Primary outcomes included body composition, a panel of cardiometabolic indices, and biomarkers of oxidative stress and inflammation measured at baseline and after the 12-week program. The study is listed as completed with a December 2025 end date, though full results have not yet been peer-reviewed or published.
The clinical implications are significant. If HIIT proves superior, its time-efficiency makes it attractive for busy patients. If concurrent training performs better, its dual benefit of preserving muscle mass while improving aerobic capacity aligns well with the sarcopenia risk that accompanies menopause. Either finding will help clinicians tailor exercise prescriptions for this vulnerable population.
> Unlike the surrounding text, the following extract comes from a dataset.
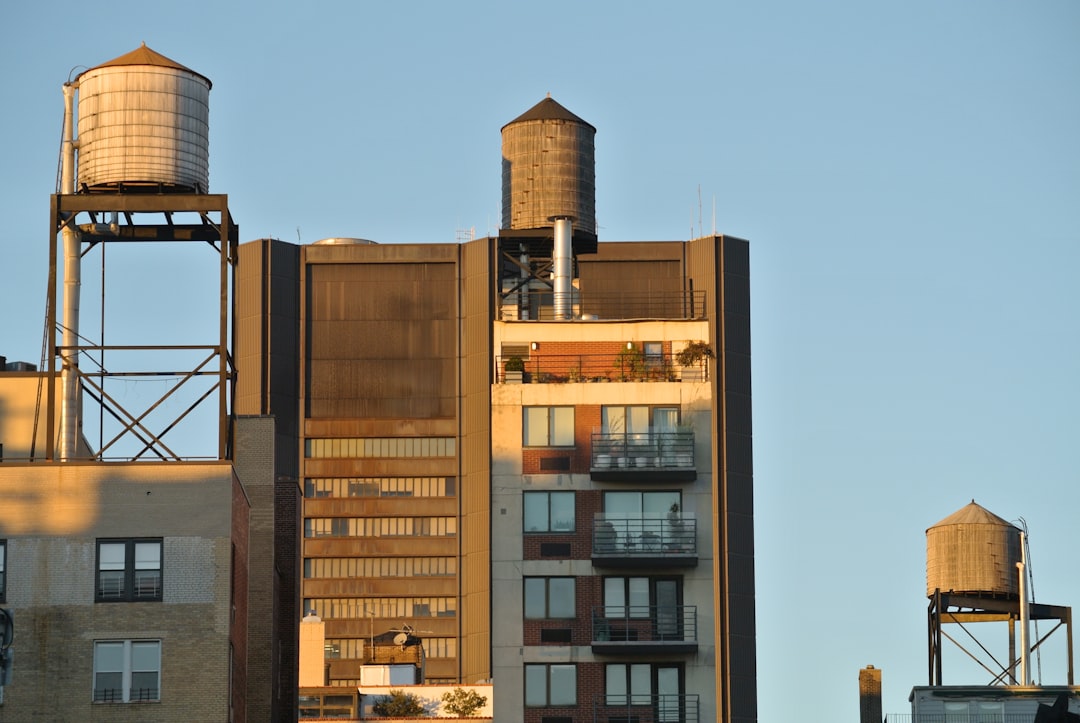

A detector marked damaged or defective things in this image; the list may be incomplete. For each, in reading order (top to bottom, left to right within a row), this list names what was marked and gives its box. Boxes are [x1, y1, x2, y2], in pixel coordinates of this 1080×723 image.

rusty water tower [46, 45, 236, 460]
rusty water tower [928, 500, 1072, 688]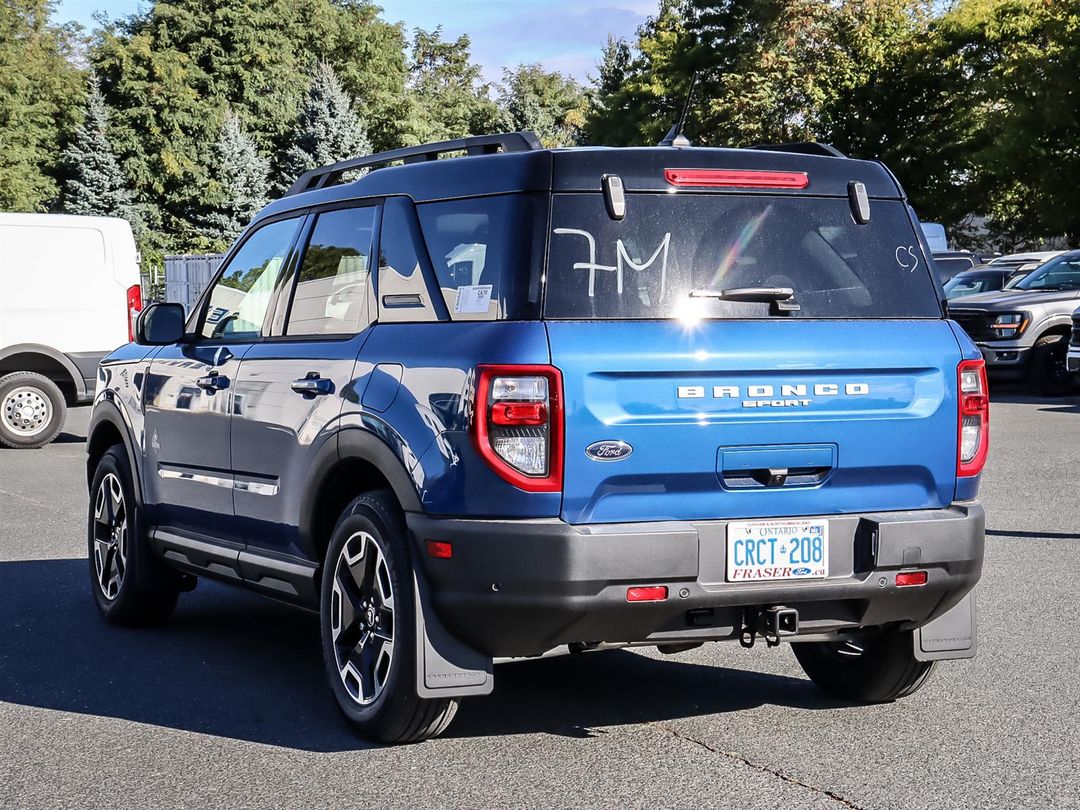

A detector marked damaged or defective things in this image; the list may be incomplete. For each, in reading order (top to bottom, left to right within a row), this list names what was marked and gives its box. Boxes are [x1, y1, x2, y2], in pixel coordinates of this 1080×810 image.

pavement crack [643, 721, 864, 810]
Caveats include a modest sample size of 45 (58 enrolled, suggesting dropout), an all-female postmenopausal cohort limiting generalizability, and the absence of published results — conclusions await peer review.
Key Findings
- Both HIIT and concurrent training were tested as 12-week, 3x/week interventions targeting oxidative stress in postmenopausal obese women.
- HIIT protocol used 85–95% HRmax intervals, pushing cardiovascular intensity well above typical moderate-exercise recommendations.
- Concurrent training combined aerobic and resistance work, addressing both cardiometabolic risk and muscle preservation simultaneously.
- Oxidative stress and cardiometabolic indices were primary endpoints, directly linking exercise type to biological aging mechanisms.
- Trial is completed; published results will clarify which modality best reduces inflammation and metabolic risk in this high-risk group.
Methodology
Randomized controlled trial with 45 sedentary obese postmenopausal women assigned to HIIT, concurrent endurance-plus-strength training, or a passive control group across 12 weeks. Outcomes included body composition, cardiometabolic biomarkers, and oxidative stress markers assessed at baseline and post-intervention. The original enrollment was 58 participants, indicating some dropout before final analysis.
Study Limitations
Summary is based on the abstract only; full results, effect sizes, and statistical analyses are not yet available as of this entry. The sample size of 45 (with 58 originally enrolled) is modest, and the all-postmenopausal obese female cohort limits generalizability to other populations. Absence of dietary control data and potential for performance bias in open-label exercise trials are additional considerations.